Stanford's Institute for Human-Centered AI released its ninth annual AI Index Report on April 13, and while the headlines fixated on benchmark battles and $581 billion in global AI investment, the most consequential findings for educators are buried in chapter seven. Between 50% and 84% of U.S. high school and college students now use AI for schoolwork — with some schools reporting 100% adoption. Yet only half of middle and high schools have any AI policy at all, and a mere 6% of teachers describe their school's AI policies as clear.
Students most commonly use generative AI for research, essay editing, and brainstorming — three activities at the heart of how schools have traditionally measured learning. Forty-seven percent of students said they have wanted to use AI for schoolwork but were unsure whether it was allowed, suggesting that ambiguity itself is shaping behaviour. Among teachers, 81% of CS educators agree AI should be included in foundational learning, yet fewer than half feel equipped to teach it. Only four US states include AI within their computer science standards.

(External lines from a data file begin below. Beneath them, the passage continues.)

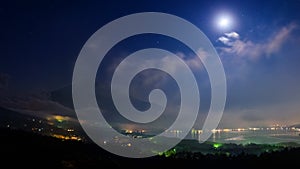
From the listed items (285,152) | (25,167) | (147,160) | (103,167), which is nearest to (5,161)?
(25,167)

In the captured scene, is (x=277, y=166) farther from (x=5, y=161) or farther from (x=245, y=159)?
(x=5, y=161)

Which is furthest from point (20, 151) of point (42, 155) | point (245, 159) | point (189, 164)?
point (245, 159)

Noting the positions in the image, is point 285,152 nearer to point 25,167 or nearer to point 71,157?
point 71,157

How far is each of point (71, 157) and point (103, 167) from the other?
3.13 metres

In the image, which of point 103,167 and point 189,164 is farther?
point 189,164

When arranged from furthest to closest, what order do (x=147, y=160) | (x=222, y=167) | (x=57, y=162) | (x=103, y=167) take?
(x=147, y=160), (x=222, y=167), (x=103, y=167), (x=57, y=162)

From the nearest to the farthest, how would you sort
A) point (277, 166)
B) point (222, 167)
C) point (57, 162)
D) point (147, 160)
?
point (57, 162)
point (277, 166)
point (222, 167)
point (147, 160)

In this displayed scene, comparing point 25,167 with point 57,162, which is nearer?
point 25,167

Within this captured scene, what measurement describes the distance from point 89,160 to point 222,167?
14368 mm

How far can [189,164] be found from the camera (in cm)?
3017

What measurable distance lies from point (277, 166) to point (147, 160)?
14055 mm

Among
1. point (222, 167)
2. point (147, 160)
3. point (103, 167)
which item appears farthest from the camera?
point (147, 160)

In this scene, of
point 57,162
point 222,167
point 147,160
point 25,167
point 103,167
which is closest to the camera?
point 25,167

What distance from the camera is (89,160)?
969 inches
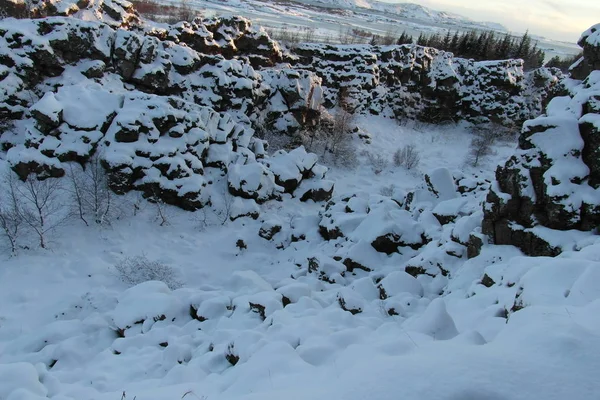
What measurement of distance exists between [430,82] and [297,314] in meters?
41.5

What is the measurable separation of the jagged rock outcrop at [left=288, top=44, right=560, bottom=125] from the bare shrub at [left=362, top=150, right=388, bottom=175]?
385 inches

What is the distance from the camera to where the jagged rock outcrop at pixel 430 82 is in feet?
137

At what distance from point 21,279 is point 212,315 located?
872 centimetres

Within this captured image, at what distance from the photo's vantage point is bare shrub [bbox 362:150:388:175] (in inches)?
1238

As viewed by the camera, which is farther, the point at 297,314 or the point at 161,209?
the point at 161,209

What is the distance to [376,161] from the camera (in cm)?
3228

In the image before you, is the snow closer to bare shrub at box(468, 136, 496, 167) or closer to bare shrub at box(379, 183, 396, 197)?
bare shrub at box(379, 183, 396, 197)

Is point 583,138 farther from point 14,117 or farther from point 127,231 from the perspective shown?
point 14,117

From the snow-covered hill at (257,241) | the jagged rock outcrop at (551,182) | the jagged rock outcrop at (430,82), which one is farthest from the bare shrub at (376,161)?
the jagged rock outcrop at (551,182)

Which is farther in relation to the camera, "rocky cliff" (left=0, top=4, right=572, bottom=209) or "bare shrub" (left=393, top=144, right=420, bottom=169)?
Answer: "bare shrub" (left=393, top=144, right=420, bottom=169)

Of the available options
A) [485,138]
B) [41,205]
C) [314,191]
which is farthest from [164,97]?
[485,138]

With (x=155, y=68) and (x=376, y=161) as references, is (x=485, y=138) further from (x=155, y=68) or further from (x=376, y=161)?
(x=155, y=68)

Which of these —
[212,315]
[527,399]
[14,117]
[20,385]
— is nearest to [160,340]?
[212,315]

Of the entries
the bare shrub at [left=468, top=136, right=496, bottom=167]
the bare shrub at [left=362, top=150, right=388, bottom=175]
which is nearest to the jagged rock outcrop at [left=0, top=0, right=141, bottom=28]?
the bare shrub at [left=362, top=150, right=388, bottom=175]
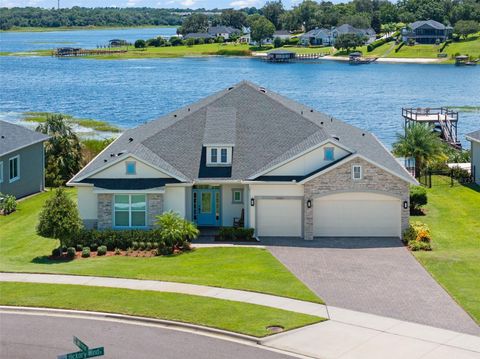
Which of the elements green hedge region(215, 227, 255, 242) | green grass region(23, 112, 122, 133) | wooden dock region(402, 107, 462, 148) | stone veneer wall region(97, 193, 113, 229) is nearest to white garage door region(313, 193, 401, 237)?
green hedge region(215, 227, 255, 242)

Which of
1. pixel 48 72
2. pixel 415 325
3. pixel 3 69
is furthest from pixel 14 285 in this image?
pixel 3 69

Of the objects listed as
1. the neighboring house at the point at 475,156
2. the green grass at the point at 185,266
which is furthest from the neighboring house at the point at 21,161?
the neighboring house at the point at 475,156

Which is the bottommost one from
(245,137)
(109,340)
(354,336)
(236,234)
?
(354,336)

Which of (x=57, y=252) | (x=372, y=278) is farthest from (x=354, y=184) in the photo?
(x=57, y=252)

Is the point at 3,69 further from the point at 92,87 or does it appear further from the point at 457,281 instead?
the point at 457,281

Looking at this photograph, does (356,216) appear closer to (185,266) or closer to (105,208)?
(185,266)
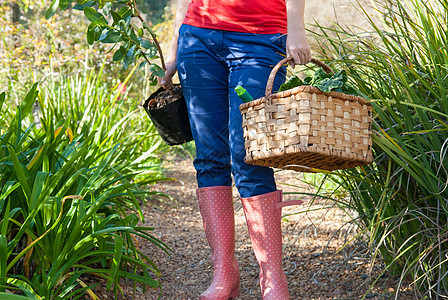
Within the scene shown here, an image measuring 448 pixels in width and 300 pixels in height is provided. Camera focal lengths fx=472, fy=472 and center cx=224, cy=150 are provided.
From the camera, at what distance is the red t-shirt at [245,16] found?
5.91ft

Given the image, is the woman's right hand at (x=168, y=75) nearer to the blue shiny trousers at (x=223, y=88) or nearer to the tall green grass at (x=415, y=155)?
the blue shiny trousers at (x=223, y=88)

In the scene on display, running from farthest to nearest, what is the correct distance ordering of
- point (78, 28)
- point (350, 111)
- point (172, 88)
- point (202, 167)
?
point (78, 28), point (172, 88), point (202, 167), point (350, 111)

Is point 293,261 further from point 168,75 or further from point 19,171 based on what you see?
point 19,171

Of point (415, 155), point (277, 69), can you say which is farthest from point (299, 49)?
point (415, 155)

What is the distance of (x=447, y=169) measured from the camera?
5.04 feet

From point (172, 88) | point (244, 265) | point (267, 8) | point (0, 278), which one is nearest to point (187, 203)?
point (244, 265)

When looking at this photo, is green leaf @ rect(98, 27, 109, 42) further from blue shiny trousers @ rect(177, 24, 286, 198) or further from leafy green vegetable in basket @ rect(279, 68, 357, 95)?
leafy green vegetable in basket @ rect(279, 68, 357, 95)

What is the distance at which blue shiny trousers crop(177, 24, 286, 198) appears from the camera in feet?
5.81

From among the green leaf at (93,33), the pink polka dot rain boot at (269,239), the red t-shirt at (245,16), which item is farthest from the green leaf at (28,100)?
the pink polka dot rain boot at (269,239)

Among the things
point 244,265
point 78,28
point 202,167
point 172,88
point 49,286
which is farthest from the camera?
point 78,28

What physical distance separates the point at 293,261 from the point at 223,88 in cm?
94

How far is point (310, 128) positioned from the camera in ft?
4.52

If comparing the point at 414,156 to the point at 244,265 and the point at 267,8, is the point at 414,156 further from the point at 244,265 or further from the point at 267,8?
the point at 244,265

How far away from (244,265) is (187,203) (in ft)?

The global picture adds urgency: China and the UAE both mandated AI education starting with the 2025–26 school year. The report, produced with the Kapor Foundation, CSTA, and ECEP Alliance, is one of the few comprehensive AI datasets not produced by organisations with a financial stake in AI adoption. Dan Fitzpatrick notes that one Manhattan school surveyed its middle and high school students and found 100% were using AI — making the "policy gap" not a future problem but a present failure.